Date | November 2008 | Marks available | 11 | Reference code | 08N.3ca.hl.TZ0.2 |
Level | HL only | Paper | Paper 3 Calculus | Time zone | TZ0 |
Command term | Determine | Question number | 2 | Adapted from | N/A |
Question
(i) Show that \(\int_1^\infty {\frac{1}{{x(x + p)}}{\text{d}}x,{\text{ }}p \ne 0} \) is convergent if p > −1 and find its value in terms of p.
(ii) Hence show that the following series is convergent.
\[\frac{1}{{1 \times 0.5}} + \frac{1}{{2 \times 1.5}} + \frac{1}{{3 \times 2.5}} + ...\]
Determine, for each of the following series, whether it is convergent or divergent.
(i) \(\sum\limits_{n = 1}^\infty {\sin \left( {\frac{1}{{n(n + 3)}}} \right)} \)
(ii) \(\sqrt {\frac{1}{2}} + \sqrt {\frac{1}{6}} + \sqrt {\frac{1}{{12}}} + \sqrt {\frac{1}{{20}}} + …\)
Markscheme
(i) the integrand is non-singular on the domain if p > –1 with the latter assumed, consider
\(\int_1^R {\frac{1}{{x(x + p)}}} {\text{d}}x = \frac{1}{p}\int_1^R {\frac{1}{x} - \frac{1}{{x + p}}{\text{d}}x} \) M1A1
\( = \frac{1}{p}\left[ {\ln \left( {\frac{x}{{x + p}}} \right)} \right]_1^R,{\text{ }}p \ne 0\) A1
this evaluates to
\(\frac{1}{p}\left( {\ln \frac{R}{{R + p}} - \ln \frac{1}{{1 + p}}} \right),{\text{ }}p \ne 0\) M1
\( \to \frac{1}{p}\ln (1 + p)\) A1
because \(\frac{R}{{R + p}} \to 1{\text{ as }}R \to \infty \) R1
hence the integral is convergent AG
(ii) the given series is \(\sum\limits_{n = 1}^\infty {f(n),{\text{ }}f(n) = \frac{1}{{n(n - 0.5)}}} \) M1
the integral test and p = –0.5 in (i) establishes the convergence of the series R1
[8 marks]
(i) as we have a series of positive terms we can apply the comparison test, limit form
comparing with \(\sum\limits_{n = 1}^\infty {\frac{1}{{{n^2}}}} \) M1
\(\mathop {\lim }\limits_{n \to \infty } \frac{{\sin \left( {\frac{1}{{n(n + 3)}}} \right)}}{{\frac{1}{{{n^2}}}}} = 1\) M1A1
as \(\sin \theta \approx \theta {\text{ for small }}\theta \) R1
and \(\frac{{{n^2}}}{{n(n + 3)}} \to 1\) R1
(so as the limit (of 1) is finite and non-zero, both series exhibit the same behavior)
\(\sum\limits_{n = 1}^\infty {\frac{1}{{{n^2}}}} \) converges, so this series converges R1
(ii) the general term is
\(\sqrt {\frac{1}{{n(n + 1)}}} \) A1
\(\sqrt {\frac{1}{{n(n + 1)}}} > \sqrt {\frac{1}{{(n + 1)(n + 1)}}} \) M1
\(\sqrt {\frac{1}{{(n + 1)(n + 1)}}} = \frac{1}{{n + 1}}\) A1
the harmonic series diverges R1
so by the comparison test so does the given series R1
[11 marks]
Examiners report
Part(a)(i) caused problems for some candidates who failed to realize that the integral can only be tackled by the use of partial fractions.
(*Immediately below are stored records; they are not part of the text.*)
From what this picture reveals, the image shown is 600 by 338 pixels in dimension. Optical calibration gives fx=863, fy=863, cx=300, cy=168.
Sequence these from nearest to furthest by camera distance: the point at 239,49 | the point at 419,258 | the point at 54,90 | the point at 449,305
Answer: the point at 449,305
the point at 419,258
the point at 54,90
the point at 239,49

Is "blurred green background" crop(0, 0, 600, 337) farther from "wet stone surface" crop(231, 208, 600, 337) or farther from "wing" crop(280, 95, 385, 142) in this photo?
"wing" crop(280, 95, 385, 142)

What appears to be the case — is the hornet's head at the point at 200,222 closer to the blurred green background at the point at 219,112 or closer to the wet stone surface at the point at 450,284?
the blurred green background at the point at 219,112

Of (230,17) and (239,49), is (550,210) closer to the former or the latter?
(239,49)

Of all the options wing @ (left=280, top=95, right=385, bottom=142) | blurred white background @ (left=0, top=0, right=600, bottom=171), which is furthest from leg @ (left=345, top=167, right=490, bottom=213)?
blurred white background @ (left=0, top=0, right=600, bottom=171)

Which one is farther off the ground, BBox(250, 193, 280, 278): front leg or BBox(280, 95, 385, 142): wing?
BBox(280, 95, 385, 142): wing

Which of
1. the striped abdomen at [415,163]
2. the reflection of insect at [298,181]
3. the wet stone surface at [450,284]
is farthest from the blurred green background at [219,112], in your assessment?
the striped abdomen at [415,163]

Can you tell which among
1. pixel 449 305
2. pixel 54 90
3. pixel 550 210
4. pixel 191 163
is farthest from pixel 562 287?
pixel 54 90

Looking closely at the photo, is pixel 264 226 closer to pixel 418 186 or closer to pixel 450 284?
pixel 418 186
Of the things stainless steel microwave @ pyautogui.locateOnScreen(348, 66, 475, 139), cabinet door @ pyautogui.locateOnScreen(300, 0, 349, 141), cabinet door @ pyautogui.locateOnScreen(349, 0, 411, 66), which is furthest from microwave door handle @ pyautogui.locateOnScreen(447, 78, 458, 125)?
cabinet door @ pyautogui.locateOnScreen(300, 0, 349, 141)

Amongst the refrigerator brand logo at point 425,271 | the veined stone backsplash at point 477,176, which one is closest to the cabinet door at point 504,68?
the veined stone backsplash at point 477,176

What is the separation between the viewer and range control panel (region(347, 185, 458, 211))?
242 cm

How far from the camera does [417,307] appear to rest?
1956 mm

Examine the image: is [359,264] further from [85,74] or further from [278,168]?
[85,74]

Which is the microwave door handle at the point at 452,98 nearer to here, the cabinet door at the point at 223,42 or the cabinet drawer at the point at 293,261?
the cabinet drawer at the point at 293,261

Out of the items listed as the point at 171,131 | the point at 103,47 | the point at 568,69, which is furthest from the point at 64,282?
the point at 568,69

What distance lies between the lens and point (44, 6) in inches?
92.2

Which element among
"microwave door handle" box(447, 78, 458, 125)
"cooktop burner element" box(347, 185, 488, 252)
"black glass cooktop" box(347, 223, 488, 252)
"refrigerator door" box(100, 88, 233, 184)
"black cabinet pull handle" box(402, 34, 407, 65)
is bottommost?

Even then, the improper integral only exists as a limit – too many candidates ignored or skated over this important point. Candidates must realize that in this type of question, rigour is important, and full marks will only be awarded for a full and clearly explained argument. This applies as well to part(b), where it was also noted that some candidates were confusing the convergence of the terms of a series to zero with convergence of the series itself.
Part(a)(i) caused problems for some candidates who failed to realize that the integral can only be tackled by the use of partial fractions. Even then, the improper integral only exists as a limit – too many candidates ignored or skated over this important point. Candidates must realize that in this type of question, rigour is important, and full marks will only be awarded for a full and clearly explained argument. This applies as well to part(b), where it was also noted that some candidates were confusing the convergence of the terms of a series to zero with convergence of the series itself.